Die entsprechende Verfügung gilt aber nur noch bis zum 31. Oktober. "Eine Verlängerung bzw. ein Neuerlass dieser Verordnung ist derzeit von der Stadt Augsburg nicht vorgesehen", heißt es. Der Grund: Die Grundstückseigentümer planen "die Ausübung des Tauchens mit Atemgerät zu verpachten bzw. in Form einer eigenen Gesellschaft selber auszuüben. Dieser Bestrebung der Grundstückseigentümer will sich die Stadt Augsburg nicht verschließen", heißt es weiter.

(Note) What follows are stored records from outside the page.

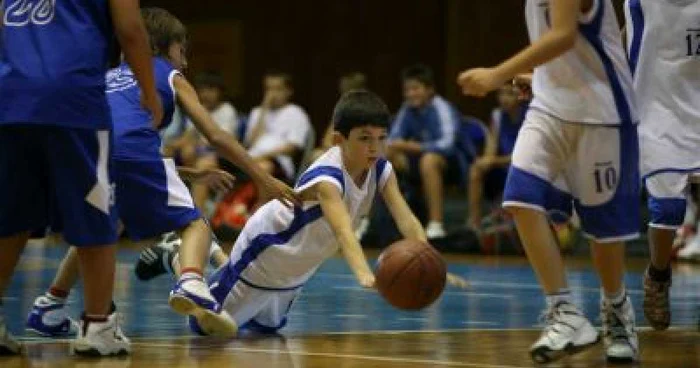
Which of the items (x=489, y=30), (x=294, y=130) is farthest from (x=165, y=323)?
(x=489, y=30)

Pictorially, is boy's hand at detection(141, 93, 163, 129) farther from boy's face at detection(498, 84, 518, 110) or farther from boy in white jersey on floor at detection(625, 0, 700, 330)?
boy's face at detection(498, 84, 518, 110)

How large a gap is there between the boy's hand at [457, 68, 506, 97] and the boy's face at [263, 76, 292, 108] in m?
9.43

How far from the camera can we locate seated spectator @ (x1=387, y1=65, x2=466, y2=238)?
42.5ft

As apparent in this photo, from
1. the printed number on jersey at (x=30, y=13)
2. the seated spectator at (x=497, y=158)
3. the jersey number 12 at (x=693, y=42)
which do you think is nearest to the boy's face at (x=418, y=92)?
the seated spectator at (x=497, y=158)

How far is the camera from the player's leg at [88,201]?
514cm

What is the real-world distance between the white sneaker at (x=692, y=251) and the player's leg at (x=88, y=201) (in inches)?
293

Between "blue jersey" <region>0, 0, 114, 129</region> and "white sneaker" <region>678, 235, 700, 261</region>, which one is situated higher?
"blue jersey" <region>0, 0, 114, 129</region>

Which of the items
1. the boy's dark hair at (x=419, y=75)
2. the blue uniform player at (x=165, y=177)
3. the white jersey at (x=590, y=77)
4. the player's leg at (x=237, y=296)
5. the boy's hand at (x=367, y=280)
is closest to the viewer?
the white jersey at (x=590, y=77)

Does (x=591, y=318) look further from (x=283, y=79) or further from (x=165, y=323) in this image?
(x=283, y=79)

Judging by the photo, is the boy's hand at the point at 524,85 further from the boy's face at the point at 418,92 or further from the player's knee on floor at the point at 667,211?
the boy's face at the point at 418,92

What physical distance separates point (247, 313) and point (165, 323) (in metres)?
0.51

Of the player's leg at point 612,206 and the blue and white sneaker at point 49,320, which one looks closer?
the player's leg at point 612,206

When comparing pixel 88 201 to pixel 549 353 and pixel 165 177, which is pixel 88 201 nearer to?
pixel 165 177

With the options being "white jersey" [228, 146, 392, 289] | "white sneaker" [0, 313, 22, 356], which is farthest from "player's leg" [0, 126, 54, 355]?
"white jersey" [228, 146, 392, 289]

Ilsesee: Wer taucht, soll zahlen

Der Tauchsportclub Pfützenschnorchler Gersthofen (TSC) hat jetzt eine Aktion gestartet. "Der Ilsesee stellt derzeit das einzig kostenfrei betauchbare Gewässer mit der nötigen Tauchtiefe für Ausbildungstauchgänge in der Region Schwaben dar", begründen sie ihr Anliegen und befürchten ein "regionales Sterben von Tauchsportvereinen und Tauchschulen".

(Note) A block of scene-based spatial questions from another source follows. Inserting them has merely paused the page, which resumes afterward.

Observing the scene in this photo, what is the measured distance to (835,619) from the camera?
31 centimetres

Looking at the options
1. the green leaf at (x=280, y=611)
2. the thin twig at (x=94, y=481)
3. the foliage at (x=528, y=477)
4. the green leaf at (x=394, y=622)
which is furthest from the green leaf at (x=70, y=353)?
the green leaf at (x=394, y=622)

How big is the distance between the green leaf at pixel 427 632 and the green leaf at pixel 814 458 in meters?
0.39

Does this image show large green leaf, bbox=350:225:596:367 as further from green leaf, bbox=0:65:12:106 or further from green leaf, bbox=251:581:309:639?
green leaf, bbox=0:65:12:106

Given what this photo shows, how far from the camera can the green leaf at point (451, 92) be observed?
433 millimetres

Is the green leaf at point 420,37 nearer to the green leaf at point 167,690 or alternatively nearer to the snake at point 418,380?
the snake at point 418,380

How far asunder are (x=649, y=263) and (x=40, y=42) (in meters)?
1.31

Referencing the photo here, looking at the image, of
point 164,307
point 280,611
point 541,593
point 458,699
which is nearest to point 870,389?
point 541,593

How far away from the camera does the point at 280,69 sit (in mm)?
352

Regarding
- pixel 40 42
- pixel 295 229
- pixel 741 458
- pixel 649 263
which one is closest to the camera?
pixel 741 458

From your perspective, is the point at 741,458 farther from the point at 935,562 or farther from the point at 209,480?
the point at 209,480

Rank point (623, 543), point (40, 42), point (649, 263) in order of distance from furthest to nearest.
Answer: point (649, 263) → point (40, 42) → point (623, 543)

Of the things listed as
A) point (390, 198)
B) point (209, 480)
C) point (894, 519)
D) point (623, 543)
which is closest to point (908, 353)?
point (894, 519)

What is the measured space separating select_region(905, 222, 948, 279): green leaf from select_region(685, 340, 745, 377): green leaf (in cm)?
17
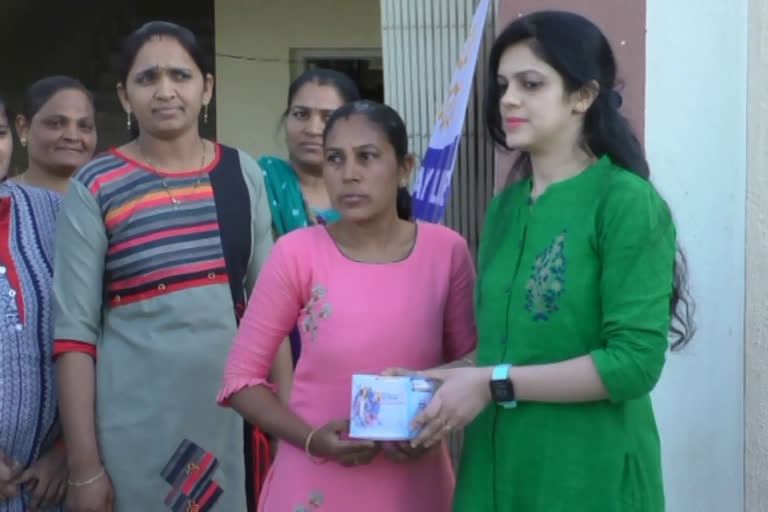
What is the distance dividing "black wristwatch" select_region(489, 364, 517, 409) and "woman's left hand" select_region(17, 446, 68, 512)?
127 cm

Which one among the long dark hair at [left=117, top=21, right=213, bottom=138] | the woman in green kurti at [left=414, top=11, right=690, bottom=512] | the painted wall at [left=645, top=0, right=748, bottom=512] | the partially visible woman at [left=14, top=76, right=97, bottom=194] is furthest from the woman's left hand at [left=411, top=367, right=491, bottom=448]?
the partially visible woman at [left=14, top=76, right=97, bottom=194]

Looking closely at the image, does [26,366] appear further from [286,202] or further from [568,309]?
[568,309]

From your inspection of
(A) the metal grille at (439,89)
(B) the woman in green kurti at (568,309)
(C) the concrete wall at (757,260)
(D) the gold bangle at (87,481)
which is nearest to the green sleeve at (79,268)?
(D) the gold bangle at (87,481)

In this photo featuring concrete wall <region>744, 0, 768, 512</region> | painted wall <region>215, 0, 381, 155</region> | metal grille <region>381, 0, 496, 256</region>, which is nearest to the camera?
concrete wall <region>744, 0, 768, 512</region>

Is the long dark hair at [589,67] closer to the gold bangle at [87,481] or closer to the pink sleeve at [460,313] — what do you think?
the pink sleeve at [460,313]

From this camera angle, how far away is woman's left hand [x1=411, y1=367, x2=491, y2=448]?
212 centimetres

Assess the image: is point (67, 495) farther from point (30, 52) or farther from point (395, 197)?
point (30, 52)

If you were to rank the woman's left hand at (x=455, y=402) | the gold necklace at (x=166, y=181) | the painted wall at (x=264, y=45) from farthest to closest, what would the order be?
the painted wall at (x=264, y=45) → the gold necklace at (x=166, y=181) → the woman's left hand at (x=455, y=402)

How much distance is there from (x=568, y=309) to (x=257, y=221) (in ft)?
3.63

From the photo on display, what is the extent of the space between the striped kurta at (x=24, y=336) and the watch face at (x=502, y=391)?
125cm

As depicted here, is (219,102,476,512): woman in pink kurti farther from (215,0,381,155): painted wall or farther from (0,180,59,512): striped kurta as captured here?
(215,0,381,155): painted wall

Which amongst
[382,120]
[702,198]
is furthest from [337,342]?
[702,198]

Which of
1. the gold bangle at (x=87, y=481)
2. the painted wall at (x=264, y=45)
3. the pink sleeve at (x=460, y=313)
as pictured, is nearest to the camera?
the pink sleeve at (x=460, y=313)

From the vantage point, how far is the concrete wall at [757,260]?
11.8 feet
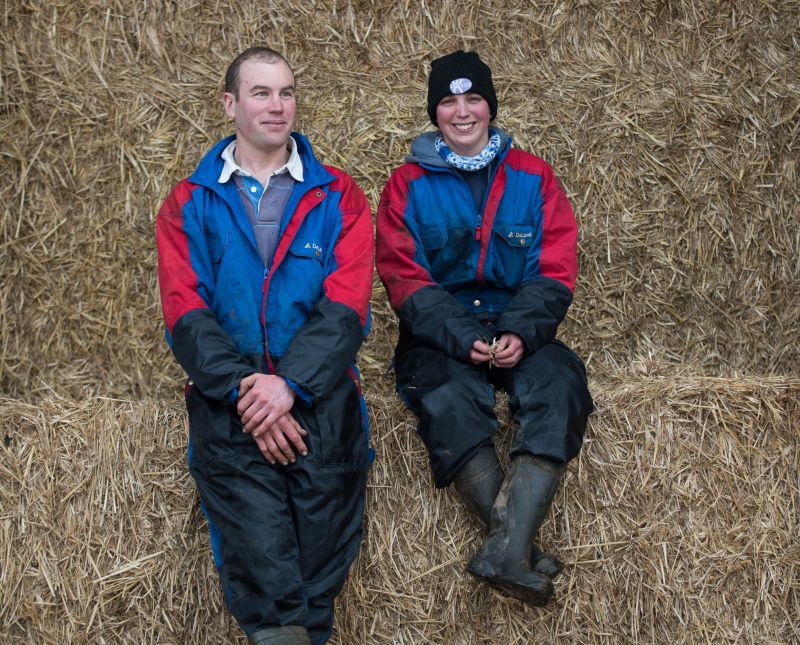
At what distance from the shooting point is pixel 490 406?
3.31 metres

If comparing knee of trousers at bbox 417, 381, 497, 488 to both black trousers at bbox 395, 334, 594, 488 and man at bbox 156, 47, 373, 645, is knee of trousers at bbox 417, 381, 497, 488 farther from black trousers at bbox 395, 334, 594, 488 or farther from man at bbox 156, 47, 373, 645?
man at bbox 156, 47, 373, 645

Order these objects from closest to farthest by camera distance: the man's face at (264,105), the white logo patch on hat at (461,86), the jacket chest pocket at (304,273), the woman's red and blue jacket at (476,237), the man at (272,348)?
1. the man at (272,348)
2. the jacket chest pocket at (304,273)
3. the man's face at (264,105)
4. the woman's red and blue jacket at (476,237)
5. the white logo patch on hat at (461,86)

In einer Bittstellung, die der Verein im Internet veröffentlicht hat, berichtet der TSC, dass die Firma Lauter derzeit versucht, unter den Tauchschulen und Vereinen in der Region einen Pächter zu finden, "um über diese Firma zukünftig das Tauchen am Ilsesee kommerziell zu regeln". Laut TSC seien eine Füllstation und Schulungsräume am See geplant. Geschäftsführer Benjamin Lauter will das nicht kommentieren. Eine Entscheidung erwartet er für den Spätsommer. "Es laufen eine Reihe Gespräche mit kompetenten Leuten", sagt er und betont: "Eines ist ganz sicher: Tauchen soll am Ilsesee auch weiterhin möglich sein."